__Objective__.
From the listing below, pull out every line that contains the string "image". Case counts.

__Exercise inputs__.
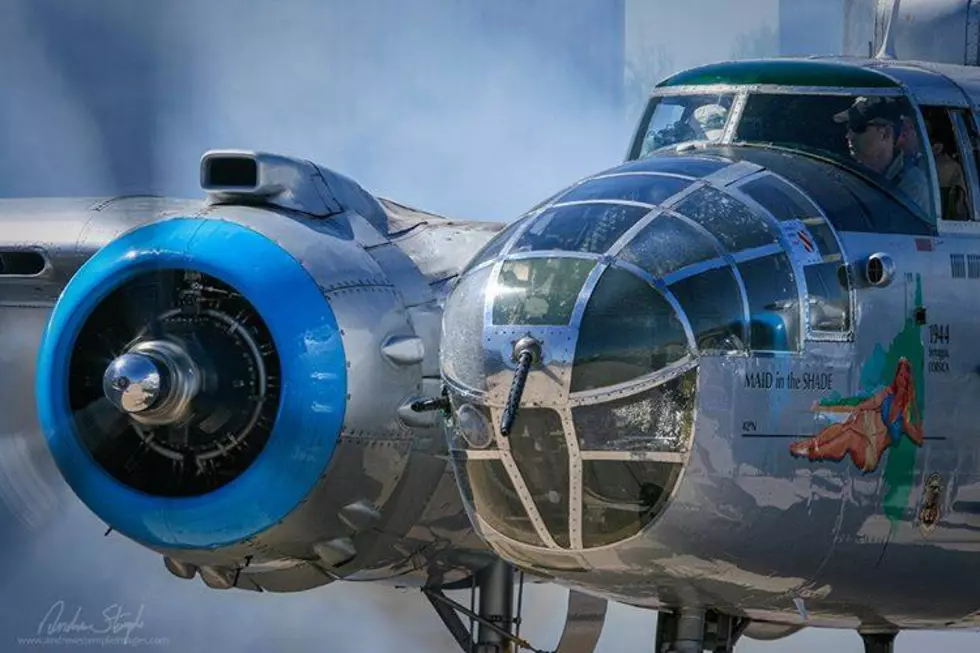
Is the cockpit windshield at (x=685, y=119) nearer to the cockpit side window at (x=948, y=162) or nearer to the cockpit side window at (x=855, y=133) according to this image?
the cockpit side window at (x=855, y=133)

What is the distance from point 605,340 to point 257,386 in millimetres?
3110

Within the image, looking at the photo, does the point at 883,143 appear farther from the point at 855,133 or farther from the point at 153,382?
the point at 153,382

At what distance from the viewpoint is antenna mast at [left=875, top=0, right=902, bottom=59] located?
12.7 meters

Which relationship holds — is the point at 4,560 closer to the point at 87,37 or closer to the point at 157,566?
the point at 157,566

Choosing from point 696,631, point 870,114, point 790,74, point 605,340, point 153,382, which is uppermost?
point 790,74

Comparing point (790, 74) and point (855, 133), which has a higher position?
point (790, 74)

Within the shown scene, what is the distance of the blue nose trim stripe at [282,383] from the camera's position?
12.1 metres

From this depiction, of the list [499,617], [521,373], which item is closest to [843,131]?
[521,373]

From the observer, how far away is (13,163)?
15656 mm

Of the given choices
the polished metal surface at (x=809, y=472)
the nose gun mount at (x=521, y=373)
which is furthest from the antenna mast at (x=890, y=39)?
the nose gun mount at (x=521, y=373)

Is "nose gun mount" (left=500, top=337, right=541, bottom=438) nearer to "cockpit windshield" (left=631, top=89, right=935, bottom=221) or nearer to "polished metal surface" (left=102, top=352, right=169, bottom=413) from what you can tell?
"cockpit windshield" (left=631, top=89, right=935, bottom=221)

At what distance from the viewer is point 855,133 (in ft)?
35.8

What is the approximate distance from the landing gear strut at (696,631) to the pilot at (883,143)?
214 cm

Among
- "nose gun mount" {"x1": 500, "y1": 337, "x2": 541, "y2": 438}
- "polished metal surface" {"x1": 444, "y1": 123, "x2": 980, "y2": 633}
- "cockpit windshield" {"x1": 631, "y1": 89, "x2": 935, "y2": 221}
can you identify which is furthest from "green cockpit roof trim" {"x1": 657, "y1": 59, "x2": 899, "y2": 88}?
"nose gun mount" {"x1": 500, "y1": 337, "x2": 541, "y2": 438}
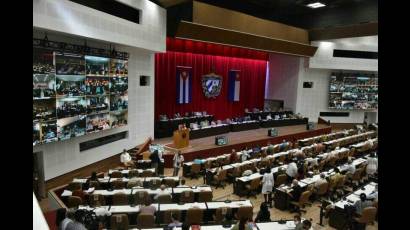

__Correct output__.
Is the cockpit windshield at (x=685, y=119) nearer to the cockpit side window at (x=948, y=162) or nearer to the cockpit side window at (x=855, y=133) according to this image?
Within the image, looking at the photo, does the point at 883,143 appear farther from the point at 855,133 or farther from the point at 153,382?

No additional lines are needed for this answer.